§ OBJECTIVE A: Copy out the listing lines word for word, everything from the line containing "Focusing on the" down to the line containing "tree trunk @ [353, 374, 385, 460] →", with both of those lines included.

§ PROVIDED TEXT:
****************************************

Role Overview
We are seeking a Data Engineer to design, build, and optimize scalable data pipelines and distributed data systems. This role involves working with large datasets, real-time and batch processing systems, and production-grade data infrastructure.
You will be responsible for transforming raw data into reliable, structured, and high-quality datasets that power analytics, machine learning, and operational systems.
Key Responsibilities
- Design and implement scalable ETL/ELT pipelines
- Build reliable batch and real-time data processing workflows
- Develop data ingestion systems from multiple sources (APIs, streaming, files, databases)
- Ensure data quality, validation, and monitoring
- Optimize data storage, query performance, and cost efficiency
- Design data models and schemas for analytical and operational use cases
- Maintain data warehouse and/or data lake environments
- Collaborate with backend, ML, and analytics teams
Required Skills
- Strong proficiency in Python and/or Java
- Solid SQL skills and experience with relational databases
- Experience building production-grade data pipelines
- Understanding of distributed data processing concepts
- Experience with data warehousing and data modeling
- Familiarity with version control and CI/CD practices
- Strong debugging and performance optimization skills
Preferred Qualifications
- Experience with big data tools (Spark, Hadoop, etc.)
- Experience with streaming systems (Kafka, Kinesis, etc.)
- Experience with cloud platforms (AWS / GCP / Azure)
- Experience with data lakes and modern warehouse platforms
- Exposure to ML data pipelines or feature engineering workflows
- Knowledge of data governance and data quality frameworks

****************************************

§ INPUT MATERIAL:
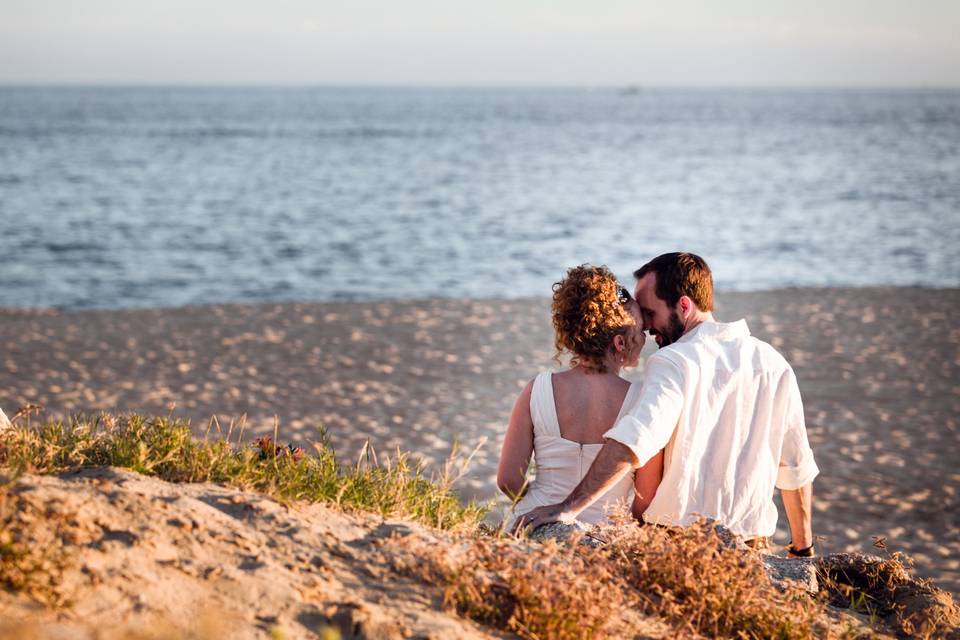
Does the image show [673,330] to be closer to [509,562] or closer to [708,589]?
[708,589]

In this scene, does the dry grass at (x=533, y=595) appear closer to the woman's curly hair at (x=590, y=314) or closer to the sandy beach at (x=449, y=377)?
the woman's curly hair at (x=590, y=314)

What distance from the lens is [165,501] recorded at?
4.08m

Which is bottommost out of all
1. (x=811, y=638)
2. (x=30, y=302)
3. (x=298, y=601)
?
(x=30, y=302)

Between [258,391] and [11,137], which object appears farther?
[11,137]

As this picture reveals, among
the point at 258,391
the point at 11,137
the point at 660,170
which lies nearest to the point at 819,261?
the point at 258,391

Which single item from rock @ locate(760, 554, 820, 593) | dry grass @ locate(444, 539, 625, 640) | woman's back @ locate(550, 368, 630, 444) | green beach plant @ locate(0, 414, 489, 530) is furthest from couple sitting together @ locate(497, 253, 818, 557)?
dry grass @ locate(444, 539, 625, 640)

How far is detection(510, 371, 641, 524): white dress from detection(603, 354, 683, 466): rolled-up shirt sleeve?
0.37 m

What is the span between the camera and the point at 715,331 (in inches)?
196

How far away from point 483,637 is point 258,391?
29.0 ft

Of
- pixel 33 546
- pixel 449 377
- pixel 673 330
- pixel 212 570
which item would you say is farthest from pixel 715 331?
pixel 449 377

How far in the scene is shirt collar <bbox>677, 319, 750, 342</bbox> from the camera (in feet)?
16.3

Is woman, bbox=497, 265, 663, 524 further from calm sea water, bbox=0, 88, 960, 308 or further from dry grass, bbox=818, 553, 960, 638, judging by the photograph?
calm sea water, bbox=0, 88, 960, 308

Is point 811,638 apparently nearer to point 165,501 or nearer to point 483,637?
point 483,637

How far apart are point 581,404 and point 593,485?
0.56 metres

****************************************

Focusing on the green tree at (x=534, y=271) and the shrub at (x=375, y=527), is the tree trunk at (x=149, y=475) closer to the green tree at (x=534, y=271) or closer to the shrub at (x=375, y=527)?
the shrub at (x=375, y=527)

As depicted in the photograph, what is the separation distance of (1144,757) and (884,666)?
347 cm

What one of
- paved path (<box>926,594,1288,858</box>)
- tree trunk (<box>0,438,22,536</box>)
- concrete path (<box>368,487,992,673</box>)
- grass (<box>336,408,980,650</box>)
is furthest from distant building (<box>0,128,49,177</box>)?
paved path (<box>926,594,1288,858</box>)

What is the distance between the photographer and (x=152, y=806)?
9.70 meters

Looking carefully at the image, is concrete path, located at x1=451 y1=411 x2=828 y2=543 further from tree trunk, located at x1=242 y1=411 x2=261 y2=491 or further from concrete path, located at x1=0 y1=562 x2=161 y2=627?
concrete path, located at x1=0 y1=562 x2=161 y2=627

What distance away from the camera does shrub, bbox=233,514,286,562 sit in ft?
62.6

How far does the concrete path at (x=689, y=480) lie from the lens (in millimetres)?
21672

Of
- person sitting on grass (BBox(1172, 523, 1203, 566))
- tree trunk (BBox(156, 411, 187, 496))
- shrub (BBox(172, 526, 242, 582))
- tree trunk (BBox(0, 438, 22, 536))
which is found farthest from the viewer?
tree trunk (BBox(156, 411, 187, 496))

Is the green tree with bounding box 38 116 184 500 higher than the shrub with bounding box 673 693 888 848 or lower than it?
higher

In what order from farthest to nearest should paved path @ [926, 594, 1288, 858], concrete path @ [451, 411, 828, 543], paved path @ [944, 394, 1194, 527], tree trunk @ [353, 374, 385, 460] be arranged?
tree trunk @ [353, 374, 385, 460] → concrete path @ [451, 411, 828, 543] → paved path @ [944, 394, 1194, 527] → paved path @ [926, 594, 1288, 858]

****************************************

§ OBJECTIVE B: According to the data engineer job posting, why is raw data turned into reliable, structured, high-quality datasets?

§ OUTPUT A:
Focusing on the green tree at (x=534, y=271) and the shrub at (x=375, y=527), is the tree trunk at (x=149, y=475) closer to the green tree at (x=534, y=271) or closer to the shrub at (x=375, y=527)?
the shrub at (x=375, y=527)

As depicted in the photograph, what is the separation distance of (1144,757) and (884,666)?
347 cm

What one of
- paved path (<box>926,594,1288,858</box>)
- tree trunk (<box>0,438,22,536</box>)
- concrete path (<box>368,487,992,673</box>)
- grass (<box>336,408,980,650</box>)
is furthest from distant building (<box>0,128,49,177</box>)?
paved path (<box>926,594,1288,858</box>)

What is the distance between the photographer and (x=152, y=806)?
9.70 meters

Looking carefully at the image, is concrete path, located at x1=451 y1=411 x2=828 y2=543 further from tree trunk, located at x1=242 y1=411 x2=261 y2=491 or further from concrete path, located at x1=0 y1=562 x2=161 y2=627?
concrete path, located at x1=0 y1=562 x2=161 y2=627

What distance away from the camera does shrub, bbox=233,514,286,562 sit in ft?
62.6

How far does the concrete path at (x=689, y=480) lie from the lens (in millimetres)?
21672

Of
- person sitting on grass (BBox(1172, 523, 1203, 566))
- tree trunk (BBox(156, 411, 187, 496))
- shrub (BBox(172, 526, 242, 582))
- tree trunk (BBox(0, 438, 22, 536))
which is found farthest from the viewer?
tree trunk (BBox(156, 411, 187, 496))

Is the green tree with bounding box 38 116 184 500 higher than the shrub with bounding box 673 693 888 848 or lower than it?
higher

In what order from farthest to nearest should paved path @ [926, 594, 1288, 858], concrete path @ [451, 411, 828, 543], paved path @ [944, 394, 1194, 527], tree trunk @ [353, 374, 385, 460] be arranged?
tree trunk @ [353, 374, 385, 460] → concrete path @ [451, 411, 828, 543] → paved path @ [944, 394, 1194, 527] → paved path @ [926, 594, 1288, 858]

§ OUTPUT B: Raw data is transformed into reliable, structured, high-quality datasets because those datasets power analytics, machine learning, and operational systems.